Thursday, May 29, 2014

The Greatest Show on Earth?


Thomas has been having a lot of trouble at school the past two weeks.  He has been telling me this week that he doesn’t want to be on stage for "the circus."  I had no idea what he was talking about, so after talking with the teachers I found out at school that they have been practicing for their graduation ceremony which includes all of the classes in the school putting on a big circus show (play) as part of the ceremony for the parents.  Great.  

He was really upset about this, so I went in to observe what all this entailed.  My heart absolutely broke for him as I saw how terrified he was going in to practice.    I could see and feel his anxiety and I was so upset that I didn’t know he was going through this every time he was at school.  It is an absolute nightmare for him.  It involves a lot of children he is not familiar with, there is music, marching, and dancing all on a big stage. I made it clear to him that he would not have to go on stage anymore if he didn't want to.  The poor kid was practically jumping in my arms out of fright.  The teachers and I came up with the idea about him being the special helper and helping the teacher grab the props from below as they came off stage.  He planted his feet and wanted no part of this.  The entire time we were in there he was pulling at my pants, my watch, my hair anything he could grab, he was so anxious.  The even bigger problem with this is that every day until June 11th, they will be practicing this for an hour during class time, so he is going to feel this way every time he goes to school.  I am at a loss as to how else to help him and feel horrible dropping him off knowing what he has to go through with this.  His teacher has to help the children on stage, so there is no one to sit with him.  I am just so upset about the whole situation and don’t know how else to help him with this.  
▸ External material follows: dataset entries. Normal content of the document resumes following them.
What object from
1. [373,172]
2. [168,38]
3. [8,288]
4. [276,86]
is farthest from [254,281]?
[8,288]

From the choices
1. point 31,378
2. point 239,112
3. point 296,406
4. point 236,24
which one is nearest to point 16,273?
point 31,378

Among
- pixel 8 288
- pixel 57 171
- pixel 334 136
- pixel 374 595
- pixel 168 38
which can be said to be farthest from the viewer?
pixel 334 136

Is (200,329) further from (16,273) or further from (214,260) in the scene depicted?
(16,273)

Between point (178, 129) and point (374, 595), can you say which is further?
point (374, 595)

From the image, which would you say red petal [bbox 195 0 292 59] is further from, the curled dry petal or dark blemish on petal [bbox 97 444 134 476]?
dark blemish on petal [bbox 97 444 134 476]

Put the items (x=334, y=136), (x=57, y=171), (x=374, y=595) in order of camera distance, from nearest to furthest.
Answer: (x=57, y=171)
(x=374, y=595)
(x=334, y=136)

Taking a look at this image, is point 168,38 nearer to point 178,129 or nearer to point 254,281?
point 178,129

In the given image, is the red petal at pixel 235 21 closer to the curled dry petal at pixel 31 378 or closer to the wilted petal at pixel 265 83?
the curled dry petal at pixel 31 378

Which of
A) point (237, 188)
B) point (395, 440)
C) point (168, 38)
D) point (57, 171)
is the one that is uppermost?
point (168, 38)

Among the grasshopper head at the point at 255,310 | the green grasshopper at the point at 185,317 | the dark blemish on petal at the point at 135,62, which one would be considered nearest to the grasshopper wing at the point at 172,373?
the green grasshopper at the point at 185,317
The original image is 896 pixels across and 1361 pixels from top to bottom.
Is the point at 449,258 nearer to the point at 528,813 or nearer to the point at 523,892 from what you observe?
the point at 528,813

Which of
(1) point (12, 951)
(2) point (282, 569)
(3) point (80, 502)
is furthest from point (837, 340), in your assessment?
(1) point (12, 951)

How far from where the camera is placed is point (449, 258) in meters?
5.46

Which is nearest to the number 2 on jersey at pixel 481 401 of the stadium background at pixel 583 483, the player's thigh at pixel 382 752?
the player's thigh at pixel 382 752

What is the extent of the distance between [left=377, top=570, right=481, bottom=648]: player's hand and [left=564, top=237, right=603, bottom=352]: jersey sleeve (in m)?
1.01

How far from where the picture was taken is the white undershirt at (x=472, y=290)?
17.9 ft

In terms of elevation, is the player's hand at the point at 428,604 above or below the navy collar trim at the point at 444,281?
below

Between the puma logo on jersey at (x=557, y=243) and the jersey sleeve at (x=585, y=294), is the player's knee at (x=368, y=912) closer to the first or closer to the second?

My heart just broke as we watched all those children having a great time and my little boy is so terrified clinging to me.  Graduation is supposed to be such an exciting day for the children and parents and I don’t even know if he should go.   It definitely won't be enjoyable for any of us, but I also don't want to teach him it's okay to avoid scary situations.  He said last night that he really wants to be on stage, but he can’t.  On his scary chart it is the scariest man, which is the only time he has ever pointed to this :(   I am usually very positive about his SM and our journey.  He has made so much progress and we just push on with what we have to do, but this really has me feeling so sad for him.